Remote Sensing in a Nutshell
According to the National Oceanic and Atmospheric Administration (NOAA), remote sensing is a science that obtains information regarding objects or areas from a distance, typically using aircraft or satellites to take radar or infrared photography. In 1972, a joint initiative between the U.S. Geological Survey (USGS) and NASA launched the first earth resource satellite (Landsat-1). The Landsat Project is the world’s longest continuously acquired collection of space-based moderate-resolution, land remote sensing data. The remote sensing data collected has been used by agriculture, commercial, education, emergency response geology, government, forestry, industry, and military and many other communities.

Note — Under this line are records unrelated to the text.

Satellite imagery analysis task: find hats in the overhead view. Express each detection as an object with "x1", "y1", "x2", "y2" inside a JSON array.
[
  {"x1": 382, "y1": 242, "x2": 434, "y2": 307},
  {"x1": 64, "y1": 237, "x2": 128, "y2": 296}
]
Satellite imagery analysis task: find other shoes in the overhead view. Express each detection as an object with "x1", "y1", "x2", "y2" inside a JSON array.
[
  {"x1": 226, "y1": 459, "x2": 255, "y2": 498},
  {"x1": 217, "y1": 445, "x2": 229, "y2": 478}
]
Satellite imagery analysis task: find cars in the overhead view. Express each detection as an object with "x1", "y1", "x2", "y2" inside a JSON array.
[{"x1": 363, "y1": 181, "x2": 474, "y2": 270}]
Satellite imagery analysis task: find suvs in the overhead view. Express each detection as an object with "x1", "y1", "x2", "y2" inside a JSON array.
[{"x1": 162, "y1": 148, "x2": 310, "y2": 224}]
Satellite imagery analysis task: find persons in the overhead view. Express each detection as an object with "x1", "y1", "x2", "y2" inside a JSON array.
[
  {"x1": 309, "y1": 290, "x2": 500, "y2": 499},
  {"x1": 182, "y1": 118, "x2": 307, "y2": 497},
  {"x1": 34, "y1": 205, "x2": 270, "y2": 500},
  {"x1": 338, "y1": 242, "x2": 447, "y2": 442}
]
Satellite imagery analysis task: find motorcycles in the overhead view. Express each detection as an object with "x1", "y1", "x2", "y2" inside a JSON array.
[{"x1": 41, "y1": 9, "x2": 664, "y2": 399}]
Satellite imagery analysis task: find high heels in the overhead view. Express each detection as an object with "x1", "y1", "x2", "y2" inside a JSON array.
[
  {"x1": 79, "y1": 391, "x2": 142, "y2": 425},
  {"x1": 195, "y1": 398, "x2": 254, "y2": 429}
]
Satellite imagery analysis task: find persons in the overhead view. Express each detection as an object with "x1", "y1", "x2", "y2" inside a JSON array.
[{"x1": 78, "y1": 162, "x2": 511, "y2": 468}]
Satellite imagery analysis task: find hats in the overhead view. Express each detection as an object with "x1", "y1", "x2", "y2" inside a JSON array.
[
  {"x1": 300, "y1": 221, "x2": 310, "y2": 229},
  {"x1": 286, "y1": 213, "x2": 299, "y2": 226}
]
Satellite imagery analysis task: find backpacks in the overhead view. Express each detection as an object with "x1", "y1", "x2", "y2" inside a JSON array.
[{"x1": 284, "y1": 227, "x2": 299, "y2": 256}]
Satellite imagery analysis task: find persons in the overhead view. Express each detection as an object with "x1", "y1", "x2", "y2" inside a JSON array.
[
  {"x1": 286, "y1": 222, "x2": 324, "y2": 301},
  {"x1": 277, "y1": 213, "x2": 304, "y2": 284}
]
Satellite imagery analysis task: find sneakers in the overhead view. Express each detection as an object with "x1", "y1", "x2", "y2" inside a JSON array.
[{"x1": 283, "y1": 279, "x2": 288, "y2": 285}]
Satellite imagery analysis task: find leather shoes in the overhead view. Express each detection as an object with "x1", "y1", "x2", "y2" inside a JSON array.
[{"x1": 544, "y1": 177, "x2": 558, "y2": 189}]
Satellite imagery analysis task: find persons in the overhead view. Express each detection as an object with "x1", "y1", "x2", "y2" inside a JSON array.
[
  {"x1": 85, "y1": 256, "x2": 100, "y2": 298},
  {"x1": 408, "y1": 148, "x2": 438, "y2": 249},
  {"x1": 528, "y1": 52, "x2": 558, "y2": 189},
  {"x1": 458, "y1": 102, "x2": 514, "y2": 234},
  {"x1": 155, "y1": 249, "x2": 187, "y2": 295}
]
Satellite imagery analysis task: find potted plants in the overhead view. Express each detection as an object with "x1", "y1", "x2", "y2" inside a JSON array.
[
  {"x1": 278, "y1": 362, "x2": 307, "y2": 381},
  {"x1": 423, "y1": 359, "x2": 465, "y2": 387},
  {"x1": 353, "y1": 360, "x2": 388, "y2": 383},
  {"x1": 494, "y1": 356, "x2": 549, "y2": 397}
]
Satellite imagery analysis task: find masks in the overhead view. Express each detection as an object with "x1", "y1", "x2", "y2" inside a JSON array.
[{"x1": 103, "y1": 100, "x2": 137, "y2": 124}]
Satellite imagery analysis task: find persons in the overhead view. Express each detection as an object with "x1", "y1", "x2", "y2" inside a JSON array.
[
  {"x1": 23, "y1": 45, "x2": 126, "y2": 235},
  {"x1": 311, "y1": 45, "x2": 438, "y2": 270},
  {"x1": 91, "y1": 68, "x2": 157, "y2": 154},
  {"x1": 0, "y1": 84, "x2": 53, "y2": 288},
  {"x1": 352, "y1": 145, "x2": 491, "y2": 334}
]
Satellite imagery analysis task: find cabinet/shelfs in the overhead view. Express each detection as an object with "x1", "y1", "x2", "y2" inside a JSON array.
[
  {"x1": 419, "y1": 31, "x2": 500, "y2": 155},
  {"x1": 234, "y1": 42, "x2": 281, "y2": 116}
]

According to the International Society for Photogrammetry and Remote Sensing (ISPRS), satellite observation has several advantages. It allows users to observe a broad area for a long period, including change detection and invisible information on the electromagnetic spectrum without visiting the area.
NASA Earth Observatory describes two types of remote sensing technology methods – passive and active sensors. Remote sensing technology continues to change as technology innovations occur giving remote sensing professionals access to more information about the world.
Passive sensors record information that comes from natural energy from Earth’s surface and thermal radiation in the visible and infrared of the electromagnetic spectrum. Because passive sensors respond to external stimuli and do not emit their own radiation, reflected sunlight is the most common source of external energy restricting it to daylight. LANDSAT is the most famous example of a passive sensor. Created in a joint initiative between the U.S. Geological Survey (USGS) and NASA, the Landsat Project and resulting data.
Active sensors collect data from Earth using internal stimuli, which means that the active instruments provide their own energy. This means that active sensors have no spectral characteristics like passive sensors. Lidar (Light Detection and Ranging) is an example of an active sensor. Lidar uses a laser (Light amplification by stimulated emission of radiation) to observe scenes and illuminate objects. A pulse of energy is sent to the object, and then the radiation that is reflected from that object is received.
Remote Sensing images collected from passive or active sensor data are often in the form of digital images with the help of image processing techniques. This helps with the visual interpretation, and corrects or restores an image that has been distorted by blurriness or degradation. One of the most important skills of a remote sensing professional is the ability to interpret and understand remote sensing data and images.
The Government of Canada lists some universal uses of remote sensing. Remote sensing has geographical uses that can include tracking changes on Earth’s surface. In geology, remote sensing can be used to detect significant minerals. Environmentalists find much use in remote sensing which detects allows them to follow movements of pollutants on the ocean floor. Uses can even be as simple as detecting patterns involving retail and market share by counting cars in parking lots, counting polar bears to keep track of sustainable population levels, and even keeping track of algae growth as an indicator of environmental health.